En definitiva, Francisco −como hiciera san Juan Pablo II al inicio del nuevo milenio− desea de nuevo «poner la programación pastoral bajo el signo de la santidad»[11]. Una intención cargada de consecuencias entre las que destaca la necesidad de reconocer la vocación y misión de los laicos en la Iglesia, y persuadiendo a los pastores de la dignidad y santidad del camino vocacional de los fieles laicos, a quienes deberán hacer descubrir y vivir su llamada a renovar el mundo con Cristo.
Vicente Bosch
Pontificia Universidad de la Santa Cruz
[1] Sínodo de los Obispos, Los jóvenes, la fe y el discernimiento vocacional. Documento preparatorio. Introducción, Libreria Editrice Vaticana, Città del Vaticano 2017, p. 6.
[2] «Reto pastoral en nuestros días es hacer entender que la condición laical de la mayoría de los cristianos no es fruto de la casualidad ni de la necesidad (no tener vocación al sacerdocio o a la vida religiosa), sino opción personal e identificación existencial que, apoyadas en la fuerza y virtualidad del bautismo, se convierte en modalidad de seguimiento de Cristo, en camino de santidad» (V. Bosch, Santificar el mundo desde dentro. Curso de espiritualidad laical, BAC, Madrid 2017, p. 14).
[3] V. Bosch, Llamados a ser santos. Historia contemporánea de una doctrina, Palabra, Madrid 2008, p. 203.
[4] Cfr. F. Ocáriz, Vocación a la santidad en Cristo y en la Iglesia, en M. Belda – J. Escudero – J.L. Illanes – P. O’Callaghan (eds.), Santidad y mundo, Eunsa, Pamplona 1996, p. 41.
[5] Concilio Vaticano II, const. Lumen gentium (21-XI-1964), n. 31.
[6] Ídem, decr. Apostolicam actuositatem (18-XI-1965), n. 5.

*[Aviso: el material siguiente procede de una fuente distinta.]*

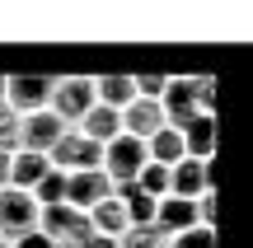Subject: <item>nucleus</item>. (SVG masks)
Masks as SVG:
<instances>
[{
	"mask_svg": "<svg viewBox=\"0 0 253 248\" xmlns=\"http://www.w3.org/2000/svg\"><path fill=\"white\" fill-rule=\"evenodd\" d=\"M38 234H47L52 248H80L94 230H89V215L84 211L56 202V206H38Z\"/></svg>",
	"mask_w": 253,
	"mask_h": 248,
	"instance_id": "f257e3e1",
	"label": "nucleus"
},
{
	"mask_svg": "<svg viewBox=\"0 0 253 248\" xmlns=\"http://www.w3.org/2000/svg\"><path fill=\"white\" fill-rule=\"evenodd\" d=\"M145 164H150V159H145V141H136V136H113L108 145H103V159H99L108 183H136V174H141Z\"/></svg>",
	"mask_w": 253,
	"mask_h": 248,
	"instance_id": "f03ea898",
	"label": "nucleus"
},
{
	"mask_svg": "<svg viewBox=\"0 0 253 248\" xmlns=\"http://www.w3.org/2000/svg\"><path fill=\"white\" fill-rule=\"evenodd\" d=\"M38 230V202L19 187H0V244H14Z\"/></svg>",
	"mask_w": 253,
	"mask_h": 248,
	"instance_id": "7ed1b4c3",
	"label": "nucleus"
},
{
	"mask_svg": "<svg viewBox=\"0 0 253 248\" xmlns=\"http://www.w3.org/2000/svg\"><path fill=\"white\" fill-rule=\"evenodd\" d=\"M89 108H94V84L84 80V75H61V80H52V103H47V112H56L66 127H75Z\"/></svg>",
	"mask_w": 253,
	"mask_h": 248,
	"instance_id": "20e7f679",
	"label": "nucleus"
},
{
	"mask_svg": "<svg viewBox=\"0 0 253 248\" xmlns=\"http://www.w3.org/2000/svg\"><path fill=\"white\" fill-rule=\"evenodd\" d=\"M99 159H103V145L84 141L80 131H66V136L47 150V164H52L56 174H84V169H99Z\"/></svg>",
	"mask_w": 253,
	"mask_h": 248,
	"instance_id": "39448f33",
	"label": "nucleus"
},
{
	"mask_svg": "<svg viewBox=\"0 0 253 248\" xmlns=\"http://www.w3.org/2000/svg\"><path fill=\"white\" fill-rule=\"evenodd\" d=\"M52 103V80L47 75H5V108L28 117V112H42Z\"/></svg>",
	"mask_w": 253,
	"mask_h": 248,
	"instance_id": "423d86ee",
	"label": "nucleus"
},
{
	"mask_svg": "<svg viewBox=\"0 0 253 248\" xmlns=\"http://www.w3.org/2000/svg\"><path fill=\"white\" fill-rule=\"evenodd\" d=\"M202 192H216V169H211V159H178V164L169 169V197L197 202Z\"/></svg>",
	"mask_w": 253,
	"mask_h": 248,
	"instance_id": "0eeeda50",
	"label": "nucleus"
},
{
	"mask_svg": "<svg viewBox=\"0 0 253 248\" xmlns=\"http://www.w3.org/2000/svg\"><path fill=\"white\" fill-rule=\"evenodd\" d=\"M66 122L56 117V112H28V117H19V150H33V155H47V150L56 145V141L66 136Z\"/></svg>",
	"mask_w": 253,
	"mask_h": 248,
	"instance_id": "6e6552de",
	"label": "nucleus"
},
{
	"mask_svg": "<svg viewBox=\"0 0 253 248\" xmlns=\"http://www.w3.org/2000/svg\"><path fill=\"white\" fill-rule=\"evenodd\" d=\"M113 197V183L103 178V169H84V174H66V206H75V211L89 215L99 202H108Z\"/></svg>",
	"mask_w": 253,
	"mask_h": 248,
	"instance_id": "1a4fd4ad",
	"label": "nucleus"
},
{
	"mask_svg": "<svg viewBox=\"0 0 253 248\" xmlns=\"http://www.w3.org/2000/svg\"><path fill=\"white\" fill-rule=\"evenodd\" d=\"M160 112H164V127H173V131H183L192 117H197V99H192V80L188 75H178V80H169L164 84V94H160Z\"/></svg>",
	"mask_w": 253,
	"mask_h": 248,
	"instance_id": "9d476101",
	"label": "nucleus"
},
{
	"mask_svg": "<svg viewBox=\"0 0 253 248\" xmlns=\"http://www.w3.org/2000/svg\"><path fill=\"white\" fill-rule=\"evenodd\" d=\"M183 136V159H216V112H197Z\"/></svg>",
	"mask_w": 253,
	"mask_h": 248,
	"instance_id": "9b49d317",
	"label": "nucleus"
},
{
	"mask_svg": "<svg viewBox=\"0 0 253 248\" xmlns=\"http://www.w3.org/2000/svg\"><path fill=\"white\" fill-rule=\"evenodd\" d=\"M160 127H164V112H160V103H155V99H131L122 108V136L150 141Z\"/></svg>",
	"mask_w": 253,
	"mask_h": 248,
	"instance_id": "f8f14e48",
	"label": "nucleus"
},
{
	"mask_svg": "<svg viewBox=\"0 0 253 248\" xmlns=\"http://www.w3.org/2000/svg\"><path fill=\"white\" fill-rule=\"evenodd\" d=\"M71 131H80V136L94 141V145H108L113 136H122V112H113V108H103V103H94V108L84 112Z\"/></svg>",
	"mask_w": 253,
	"mask_h": 248,
	"instance_id": "ddd939ff",
	"label": "nucleus"
},
{
	"mask_svg": "<svg viewBox=\"0 0 253 248\" xmlns=\"http://www.w3.org/2000/svg\"><path fill=\"white\" fill-rule=\"evenodd\" d=\"M192 225H197V206L192 202H183V197H160L155 202V230H164L169 239L192 230Z\"/></svg>",
	"mask_w": 253,
	"mask_h": 248,
	"instance_id": "4468645a",
	"label": "nucleus"
},
{
	"mask_svg": "<svg viewBox=\"0 0 253 248\" xmlns=\"http://www.w3.org/2000/svg\"><path fill=\"white\" fill-rule=\"evenodd\" d=\"M47 155H33V150H14L9 155V187H19V192H33L38 183L47 178Z\"/></svg>",
	"mask_w": 253,
	"mask_h": 248,
	"instance_id": "2eb2a0df",
	"label": "nucleus"
},
{
	"mask_svg": "<svg viewBox=\"0 0 253 248\" xmlns=\"http://www.w3.org/2000/svg\"><path fill=\"white\" fill-rule=\"evenodd\" d=\"M94 103H103V108H113V112H122L126 103L136 99V84H131V75H94Z\"/></svg>",
	"mask_w": 253,
	"mask_h": 248,
	"instance_id": "dca6fc26",
	"label": "nucleus"
},
{
	"mask_svg": "<svg viewBox=\"0 0 253 248\" xmlns=\"http://www.w3.org/2000/svg\"><path fill=\"white\" fill-rule=\"evenodd\" d=\"M89 230L94 234H108V239H118V234L131 230V220H126V206L118 202V197H108V202H99L89 211Z\"/></svg>",
	"mask_w": 253,
	"mask_h": 248,
	"instance_id": "f3484780",
	"label": "nucleus"
},
{
	"mask_svg": "<svg viewBox=\"0 0 253 248\" xmlns=\"http://www.w3.org/2000/svg\"><path fill=\"white\" fill-rule=\"evenodd\" d=\"M145 159H150V164H164V169H173V164L183 159V136H178L173 127H160L150 141H145Z\"/></svg>",
	"mask_w": 253,
	"mask_h": 248,
	"instance_id": "a211bd4d",
	"label": "nucleus"
},
{
	"mask_svg": "<svg viewBox=\"0 0 253 248\" xmlns=\"http://www.w3.org/2000/svg\"><path fill=\"white\" fill-rule=\"evenodd\" d=\"M118 248H169V234L155 225H131L126 234H118Z\"/></svg>",
	"mask_w": 253,
	"mask_h": 248,
	"instance_id": "6ab92c4d",
	"label": "nucleus"
},
{
	"mask_svg": "<svg viewBox=\"0 0 253 248\" xmlns=\"http://www.w3.org/2000/svg\"><path fill=\"white\" fill-rule=\"evenodd\" d=\"M136 192H145V197H169V169L164 164H145L141 174H136Z\"/></svg>",
	"mask_w": 253,
	"mask_h": 248,
	"instance_id": "aec40b11",
	"label": "nucleus"
},
{
	"mask_svg": "<svg viewBox=\"0 0 253 248\" xmlns=\"http://www.w3.org/2000/svg\"><path fill=\"white\" fill-rule=\"evenodd\" d=\"M28 197H33L38 206H56V202L66 197V174H56V169H47V178H42V183H38V187H33Z\"/></svg>",
	"mask_w": 253,
	"mask_h": 248,
	"instance_id": "412c9836",
	"label": "nucleus"
},
{
	"mask_svg": "<svg viewBox=\"0 0 253 248\" xmlns=\"http://www.w3.org/2000/svg\"><path fill=\"white\" fill-rule=\"evenodd\" d=\"M122 206H126V220H131V225H155V197H145V192H131Z\"/></svg>",
	"mask_w": 253,
	"mask_h": 248,
	"instance_id": "4be33fe9",
	"label": "nucleus"
},
{
	"mask_svg": "<svg viewBox=\"0 0 253 248\" xmlns=\"http://www.w3.org/2000/svg\"><path fill=\"white\" fill-rule=\"evenodd\" d=\"M169 248H216V230H207V225H192V230L173 234Z\"/></svg>",
	"mask_w": 253,
	"mask_h": 248,
	"instance_id": "5701e85b",
	"label": "nucleus"
},
{
	"mask_svg": "<svg viewBox=\"0 0 253 248\" xmlns=\"http://www.w3.org/2000/svg\"><path fill=\"white\" fill-rule=\"evenodd\" d=\"M0 150H5V155L19 150V112H9L5 103H0Z\"/></svg>",
	"mask_w": 253,
	"mask_h": 248,
	"instance_id": "b1692460",
	"label": "nucleus"
},
{
	"mask_svg": "<svg viewBox=\"0 0 253 248\" xmlns=\"http://www.w3.org/2000/svg\"><path fill=\"white\" fill-rule=\"evenodd\" d=\"M192 99H197L202 112H211L216 108V80L211 75H192Z\"/></svg>",
	"mask_w": 253,
	"mask_h": 248,
	"instance_id": "393cba45",
	"label": "nucleus"
},
{
	"mask_svg": "<svg viewBox=\"0 0 253 248\" xmlns=\"http://www.w3.org/2000/svg\"><path fill=\"white\" fill-rule=\"evenodd\" d=\"M197 225H207V230H216V192H202L197 202Z\"/></svg>",
	"mask_w": 253,
	"mask_h": 248,
	"instance_id": "a878e982",
	"label": "nucleus"
},
{
	"mask_svg": "<svg viewBox=\"0 0 253 248\" xmlns=\"http://www.w3.org/2000/svg\"><path fill=\"white\" fill-rule=\"evenodd\" d=\"M9 248H52V239H47V234H24V239H14V244H9Z\"/></svg>",
	"mask_w": 253,
	"mask_h": 248,
	"instance_id": "bb28decb",
	"label": "nucleus"
},
{
	"mask_svg": "<svg viewBox=\"0 0 253 248\" xmlns=\"http://www.w3.org/2000/svg\"><path fill=\"white\" fill-rule=\"evenodd\" d=\"M80 248H118V239H108V234H89Z\"/></svg>",
	"mask_w": 253,
	"mask_h": 248,
	"instance_id": "cd10ccee",
	"label": "nucleus"
},
{
	"mask_svg": "<svg viewBox=\"0 0 253 248\" xmlns=\"http://www.w3.org/2000/svg\"><path fill=\"white\" fill-rule=\"evenodd\" d=\"M0 187H9V155L0 150Z\"/></svg>",
	"mask_w": 253,
	"mask_h": 248,
	"instance_id": "c85d7f7f",
	"label": "nucleus"
},
{
	"mask_svg": "<svg viewBox=\"0 0 253 248\" xmlns=\"http://www.w3.org/2000/svg\"><path fill=\"white\" fill-rule=\"evenodd\" d=\"M0 103H5V75H0Z\"/></svg>",
	"mask_w": 253,
	"mask_h": 248,
	"instance_id": "c756f323",
	"label": "nucleus"
},
{
	"mask_svg": "<svg viewBox=\"0 0 253 248\" xmlns=\"http://www.w3.org/2000/svg\"><path fill=\"white\" fill-rule=\"evenodd\" d=\"M0 248H9V244H0Z\"/></svg>",
	"mask_w": 253,
	"mask_h": 248,
	"instance_id": "7c9ffc66",
	"label": "nucleus"
}]
</instances>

[7] Ídem, const. Lumen gentium, n. 36.
[8] San Juan Pablo II, ex. ap. Christifideles laici (30-XII-1988), n. 15.
[9] San Josemaría Escrivá de Balaguer, Conversaciones con Mons. Escrivá de Balaguer, nn. 34/a y 59/b, ed. crítico-histórica preparada por J.L. Illanes y A. Méndiz, Rialp, Madrid 2012, pp. 243 y 303.
[10] Francisco, Carta al Card. Ouellet, Presidente de la Pontificia Comisión para América Latina, 19-III-2016.
[11] San Juan Pablo II, carta ap. Novo millennio ineunte (6-I-2001), n. 31.